◆ **SHORT EXERCISE 1**:
Below, set down the records, starting at the line containing "In this photo, of" and continuing through the last line of the records. Reproduce every line unchanged.

◆ **EXCERPT TO READ**:
— Start —

Prince Harry's intrepid Arctic adventure is finally poised to get under way.
The 26-year-old was due to leave the Norwegian island of Spitsbergen on Friday with a group of wounded servicemen aiming to walking to the North Pole.
But their departure was put on hold because of dangerous winds around where they will land - Borneo Ice Airfield - about 200 miles from the North Pole, where the airstrip is being built.
The team was due to move out on Sunday afternoon but the airfield was still not ready. The group is scheduled to leave at 4pm (3pm GMT) on Monday.
Gales at the Arctic airstrip delayed the building of the runway, then winds in Murmansk were blowing in the wrong direction for a heavily loaded supply plane to take off.
The third-in-line to the throne has been on the island since Tuesday, training and bonding with the servicemen who aim to raise £2 million for the Walking With The Wounded charity.

— End —

◆ **SHORT EXERCISE 2**:
Extract the entire report on Prince Harry's Arctic trek above, word for word.

◆ **INPUT DATA**:
— Start —

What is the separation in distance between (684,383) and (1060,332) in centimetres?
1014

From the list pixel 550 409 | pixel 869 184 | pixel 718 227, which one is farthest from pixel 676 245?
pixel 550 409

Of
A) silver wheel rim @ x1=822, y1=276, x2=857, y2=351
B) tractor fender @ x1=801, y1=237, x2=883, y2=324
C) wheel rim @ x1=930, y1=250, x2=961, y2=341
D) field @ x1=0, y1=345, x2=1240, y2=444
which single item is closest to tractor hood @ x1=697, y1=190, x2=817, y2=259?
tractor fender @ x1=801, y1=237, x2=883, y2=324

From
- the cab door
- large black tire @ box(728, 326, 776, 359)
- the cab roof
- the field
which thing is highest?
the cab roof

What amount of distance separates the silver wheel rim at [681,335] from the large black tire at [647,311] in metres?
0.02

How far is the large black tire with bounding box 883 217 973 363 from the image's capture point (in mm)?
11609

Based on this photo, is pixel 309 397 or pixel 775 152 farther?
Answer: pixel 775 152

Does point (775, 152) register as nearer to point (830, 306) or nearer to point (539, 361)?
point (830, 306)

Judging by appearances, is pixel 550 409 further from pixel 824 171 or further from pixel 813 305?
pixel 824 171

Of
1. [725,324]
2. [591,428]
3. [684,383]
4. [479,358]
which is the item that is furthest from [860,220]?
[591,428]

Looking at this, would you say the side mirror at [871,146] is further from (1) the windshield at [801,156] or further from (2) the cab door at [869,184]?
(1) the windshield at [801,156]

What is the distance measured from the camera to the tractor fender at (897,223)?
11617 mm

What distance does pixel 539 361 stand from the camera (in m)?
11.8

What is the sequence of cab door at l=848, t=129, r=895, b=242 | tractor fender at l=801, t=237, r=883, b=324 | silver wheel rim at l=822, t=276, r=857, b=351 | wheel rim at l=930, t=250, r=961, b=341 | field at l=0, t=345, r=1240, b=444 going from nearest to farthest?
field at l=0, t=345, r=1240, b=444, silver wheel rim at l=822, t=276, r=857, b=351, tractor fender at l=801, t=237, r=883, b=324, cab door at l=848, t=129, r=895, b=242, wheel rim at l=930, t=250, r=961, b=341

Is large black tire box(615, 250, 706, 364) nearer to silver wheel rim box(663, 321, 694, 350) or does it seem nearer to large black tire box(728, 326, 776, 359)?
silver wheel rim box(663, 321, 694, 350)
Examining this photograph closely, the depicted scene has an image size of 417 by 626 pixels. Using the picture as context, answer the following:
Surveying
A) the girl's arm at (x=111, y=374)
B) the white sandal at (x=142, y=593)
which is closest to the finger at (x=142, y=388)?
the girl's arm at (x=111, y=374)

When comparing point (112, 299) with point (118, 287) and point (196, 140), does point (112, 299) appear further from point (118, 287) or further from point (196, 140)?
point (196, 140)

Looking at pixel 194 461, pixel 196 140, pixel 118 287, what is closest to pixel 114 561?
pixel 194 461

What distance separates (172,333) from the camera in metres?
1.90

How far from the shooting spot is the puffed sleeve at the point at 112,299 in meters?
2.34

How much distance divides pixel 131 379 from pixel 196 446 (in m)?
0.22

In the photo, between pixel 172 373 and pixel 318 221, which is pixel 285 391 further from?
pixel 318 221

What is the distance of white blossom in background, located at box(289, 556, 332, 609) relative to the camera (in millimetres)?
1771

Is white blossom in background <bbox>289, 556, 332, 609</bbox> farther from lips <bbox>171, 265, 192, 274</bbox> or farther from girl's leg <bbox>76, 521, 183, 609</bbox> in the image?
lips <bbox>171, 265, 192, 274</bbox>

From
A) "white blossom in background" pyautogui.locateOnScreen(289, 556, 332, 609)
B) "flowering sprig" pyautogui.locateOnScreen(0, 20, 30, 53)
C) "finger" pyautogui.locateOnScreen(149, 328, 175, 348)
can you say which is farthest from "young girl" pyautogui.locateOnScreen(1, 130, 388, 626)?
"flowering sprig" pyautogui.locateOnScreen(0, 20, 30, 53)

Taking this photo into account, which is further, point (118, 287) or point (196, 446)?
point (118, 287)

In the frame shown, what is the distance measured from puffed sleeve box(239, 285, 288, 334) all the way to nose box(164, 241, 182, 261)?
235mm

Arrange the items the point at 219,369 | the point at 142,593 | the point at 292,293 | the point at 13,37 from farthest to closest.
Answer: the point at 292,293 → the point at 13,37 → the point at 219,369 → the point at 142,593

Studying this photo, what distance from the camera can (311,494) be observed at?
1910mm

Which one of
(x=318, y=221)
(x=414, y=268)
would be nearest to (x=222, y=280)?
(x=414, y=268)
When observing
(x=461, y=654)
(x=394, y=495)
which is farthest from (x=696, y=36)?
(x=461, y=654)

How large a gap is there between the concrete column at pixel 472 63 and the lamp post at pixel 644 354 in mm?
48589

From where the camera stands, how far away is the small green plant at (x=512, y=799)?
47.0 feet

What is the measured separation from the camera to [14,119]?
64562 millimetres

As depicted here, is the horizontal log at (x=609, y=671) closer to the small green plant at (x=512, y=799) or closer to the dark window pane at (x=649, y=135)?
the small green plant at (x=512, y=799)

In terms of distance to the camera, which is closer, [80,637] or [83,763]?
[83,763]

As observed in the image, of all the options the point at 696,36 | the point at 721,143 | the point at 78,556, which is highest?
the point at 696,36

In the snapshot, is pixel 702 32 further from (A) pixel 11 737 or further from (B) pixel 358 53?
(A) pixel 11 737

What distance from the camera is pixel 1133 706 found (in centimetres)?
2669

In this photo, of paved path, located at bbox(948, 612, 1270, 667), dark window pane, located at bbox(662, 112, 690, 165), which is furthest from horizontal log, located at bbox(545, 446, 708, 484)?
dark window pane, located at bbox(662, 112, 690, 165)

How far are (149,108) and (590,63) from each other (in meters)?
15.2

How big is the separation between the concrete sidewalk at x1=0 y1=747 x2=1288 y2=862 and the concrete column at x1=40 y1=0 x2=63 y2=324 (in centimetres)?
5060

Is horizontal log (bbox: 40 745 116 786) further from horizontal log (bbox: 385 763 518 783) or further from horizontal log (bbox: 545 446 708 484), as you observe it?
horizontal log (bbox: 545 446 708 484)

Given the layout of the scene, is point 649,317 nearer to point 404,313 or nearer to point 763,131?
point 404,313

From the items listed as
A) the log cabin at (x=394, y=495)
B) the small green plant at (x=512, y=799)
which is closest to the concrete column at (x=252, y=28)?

— End —

◆ **EXERCISE SOLUTION 1**:
In this photo, of paved path, located at bbox(948, 612, 1270, 667), dark window pane, located at bbox(662, 112, 690, 165), which is furthest from horizontal log, located at bbox(545, 446, 708, 484)?
dark window pane, located at bbox(662, 112, 690, 165)

How far are (149,108) and (590,63) from each other (in meters)?
15.2

How big is the separation between the concrete sidewalk at x1=0 y1=747 x2=1288 y2=862 and the concrete column at x1=40 y1=0 x2=63 y2=324 (in centimetres)?
5060

Is horizontal log (bbox: 40 745 116 786) further from horizontal log (bbox: 385 763 518 783) or further from horizontal log (bbox: 545 446 708 484), as you observe it?
horizontal log (bbox: 545 446 708 484)

Given the layout of the scene, is point 649,317 nearer to point 404,313 or nearer to point 763,131?
point 404,313

From the items listed as
A) the log cabin at (x=394, y=495)
B) the small green plant at (x=512, y=799)
which is closest to the concrete column at (x=252, y=28)?

◆ **EXERCISE SOLUTION 2**:
Prince Harry's intrepid Arctic adventure is finally poised to get under way.
The 26-year-old was due to leave the Norwegian island of Spitsbergen on Friday with a group of wounded servicemen aiming to walking to the North Pole.
But their departure was put on hold because of dangerous winds around where they will land - Borneo Ice Airfield - about 200 miles from the North Pole, where the airstrip is being built.
The team was due to move out on Sunday afternoon but the airfield was still not ready. The group is scheduled to leave at 4pm (3pm GMT) on Monday.
Gales at the Arctic airstrip delayed the building of the runway, then winds in Murmansk were blowing in the wrong direction for a heavily loaded supply plane to take off.
The third-in-line to the throne has been on the island since Tuesday, training and bonding with the servicemen who aim to raise £2 million for the Walking With The Wounded charity.